Murray Bookchin, Toward an Ecological Society
We are still the offspring of a violent, blood-soaked, ignoble history – the end products of man’s domination of man. We may never end this condition of domination. The future may bring us and our shoddy civilization down in a Wagnerian Götterdämmerung. How idiotic it would all be! But we may also end the domination of man by man. We may finally succeed in breaking the chain to the past and gain a humanistic anarchist society. It would be the height of absurdity, indeed of impudence, to gauge the behavior of future generations by the very criteria we despise in our own time. Free men would not be greedy, one liberated community would not try to dominate another because it had a potential monopoly of copper, computer “experts” would not try to enslave grease monkeys, and sentimental novels about pining tubercular virgins would not be written. We can ask only one thing of the free men and women of the future: to forgive us that it took so long to get there and that it was such a hard pull. Like Brecht, we can ask that they try not to think of us too harshly, that they give us their sympathy and understand that we lived in the depths of a social hell.
Murray Bookchin, Scarcity and Post-Scarcity
Social ecologists argue, based on considerable anthropological evidence, that the modern view of nature as a hostile, stingy “other” grows historically out of a projection of warped, hierarchical social relations onto the rest of the natural world. Clearly, in non-hierarchical, organic, tribal societies, nature is usually viewed as a fecund source of life and well-being. Indeed, it is seen as a community to which humanity belongs. This yields a very different environmental ethic than today’s stratified and hierarchical societies. It explains why social ecologists continually stress the need to reharmonize social relationships as a fundamental part of resolving the ecological crisis in any deep, long-lasting way. It is an essential element in restoring a complementary ethical relationship with the non-human world.

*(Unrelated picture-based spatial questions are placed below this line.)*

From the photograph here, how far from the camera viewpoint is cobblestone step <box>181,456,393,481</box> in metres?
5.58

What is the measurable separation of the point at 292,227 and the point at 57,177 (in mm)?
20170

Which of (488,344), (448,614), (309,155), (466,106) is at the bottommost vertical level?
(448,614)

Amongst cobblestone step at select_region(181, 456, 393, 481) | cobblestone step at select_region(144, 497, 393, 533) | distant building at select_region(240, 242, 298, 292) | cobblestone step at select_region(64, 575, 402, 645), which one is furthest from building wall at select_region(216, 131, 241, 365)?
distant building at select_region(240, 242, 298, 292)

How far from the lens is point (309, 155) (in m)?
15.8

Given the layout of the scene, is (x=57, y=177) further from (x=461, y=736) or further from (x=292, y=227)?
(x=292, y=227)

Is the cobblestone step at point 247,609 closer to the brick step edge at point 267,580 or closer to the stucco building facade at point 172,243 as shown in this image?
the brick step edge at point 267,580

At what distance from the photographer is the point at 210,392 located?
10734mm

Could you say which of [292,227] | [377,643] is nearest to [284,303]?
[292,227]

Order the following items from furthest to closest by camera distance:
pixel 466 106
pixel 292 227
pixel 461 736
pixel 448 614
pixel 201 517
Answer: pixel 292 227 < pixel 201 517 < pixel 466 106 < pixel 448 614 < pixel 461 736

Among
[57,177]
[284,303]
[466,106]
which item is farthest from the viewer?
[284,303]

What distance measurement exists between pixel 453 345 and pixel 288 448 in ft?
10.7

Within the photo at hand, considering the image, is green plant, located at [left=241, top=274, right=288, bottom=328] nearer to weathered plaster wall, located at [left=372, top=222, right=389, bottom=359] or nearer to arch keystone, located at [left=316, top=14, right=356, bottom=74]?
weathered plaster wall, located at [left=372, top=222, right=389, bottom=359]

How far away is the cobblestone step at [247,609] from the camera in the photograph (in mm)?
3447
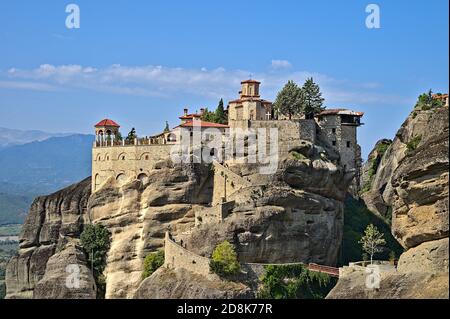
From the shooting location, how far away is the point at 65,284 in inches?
2950

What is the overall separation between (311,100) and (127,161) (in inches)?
676

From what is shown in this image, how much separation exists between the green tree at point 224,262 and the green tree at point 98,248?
12929 mm

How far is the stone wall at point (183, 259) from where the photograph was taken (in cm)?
6762

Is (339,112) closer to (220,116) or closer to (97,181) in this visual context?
(220,116)

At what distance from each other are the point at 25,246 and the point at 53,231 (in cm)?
389

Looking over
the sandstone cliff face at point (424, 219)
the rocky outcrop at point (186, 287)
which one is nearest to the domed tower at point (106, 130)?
the rocky outcrop at point (186, 287)

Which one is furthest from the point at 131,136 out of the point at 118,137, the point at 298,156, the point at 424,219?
the point at 424,219

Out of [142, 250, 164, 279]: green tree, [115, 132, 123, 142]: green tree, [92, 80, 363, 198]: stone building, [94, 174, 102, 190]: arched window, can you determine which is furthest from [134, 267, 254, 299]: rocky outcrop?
[115, 132, 123, 142]: green tree

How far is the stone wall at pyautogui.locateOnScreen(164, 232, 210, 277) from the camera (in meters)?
67.6

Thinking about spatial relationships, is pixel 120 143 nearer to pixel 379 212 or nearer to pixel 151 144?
pixel 151 144

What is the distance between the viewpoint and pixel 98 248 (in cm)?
7756

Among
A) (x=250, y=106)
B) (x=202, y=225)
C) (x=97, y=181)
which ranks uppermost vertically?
(x=250, y=106)

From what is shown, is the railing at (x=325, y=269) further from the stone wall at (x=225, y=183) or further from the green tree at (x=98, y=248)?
the green tree at (x=98, y=248)

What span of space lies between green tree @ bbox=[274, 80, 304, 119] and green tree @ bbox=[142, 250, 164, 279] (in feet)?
55.9
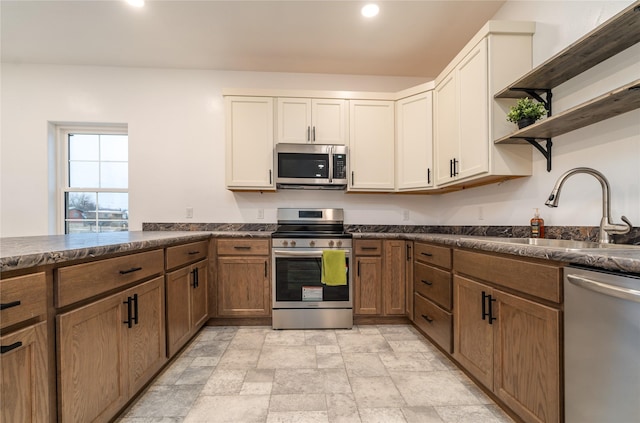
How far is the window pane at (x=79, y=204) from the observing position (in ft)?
9.96

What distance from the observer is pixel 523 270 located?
1.19 m

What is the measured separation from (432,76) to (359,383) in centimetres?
321

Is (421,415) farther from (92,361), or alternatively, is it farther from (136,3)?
(136,3)

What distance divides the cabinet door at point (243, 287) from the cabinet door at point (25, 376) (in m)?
1.56

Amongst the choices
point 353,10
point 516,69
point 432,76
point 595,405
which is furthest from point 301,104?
point 595,405

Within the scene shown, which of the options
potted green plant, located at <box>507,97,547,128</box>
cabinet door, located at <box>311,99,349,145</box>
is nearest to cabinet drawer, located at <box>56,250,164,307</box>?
cabinet door, located at <box>311,99,349,145</box>

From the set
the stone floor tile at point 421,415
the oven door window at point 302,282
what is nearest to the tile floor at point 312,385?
the stone floor tile at point 421,415

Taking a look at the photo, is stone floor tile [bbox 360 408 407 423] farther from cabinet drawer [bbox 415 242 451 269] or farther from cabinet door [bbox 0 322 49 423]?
cabinet door [bbox 0 322 49 423]

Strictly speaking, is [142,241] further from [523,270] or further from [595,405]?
[595,405]

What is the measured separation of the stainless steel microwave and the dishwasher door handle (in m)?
2.04

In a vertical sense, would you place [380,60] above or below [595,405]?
above

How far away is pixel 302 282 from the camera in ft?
8.09

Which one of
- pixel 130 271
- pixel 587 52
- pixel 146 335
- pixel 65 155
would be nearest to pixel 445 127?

Defending the Earth: A Dialogue Between Murray Bookchin and Dave Foreman
Politics originally did not mean statecraft. In contrast to the self-governing polis, the state consists of the institutions by which a privileged and exploitative class imposes itself, by force where necessary, on an oppressed and exploited class. Statecraft is the activity of officials within that professional machinery to control the citizenry in the interests of that privileged class. By contrast, politics is the active participation of free citizens in managing the affairs of the city and defending its freedom. Only after centuries of civic debasement, marked by class formation, conflict, and mutual hatred, was the state produced and politics degraded to the practice of statecraft. With the rise of statecraft, people became disengaged from moral responsibility for their cities; the city was transformed, ultimately along with the nation, into a provider of goods and services. Proactive citizens, filled with a deep moral commitment to their cities, gradually gave way to the passive subjects of rulers and to the constituents of parliamentarians, until today they are, in fact, little more than consumers whose free time is spent in shopping malls and retail stores.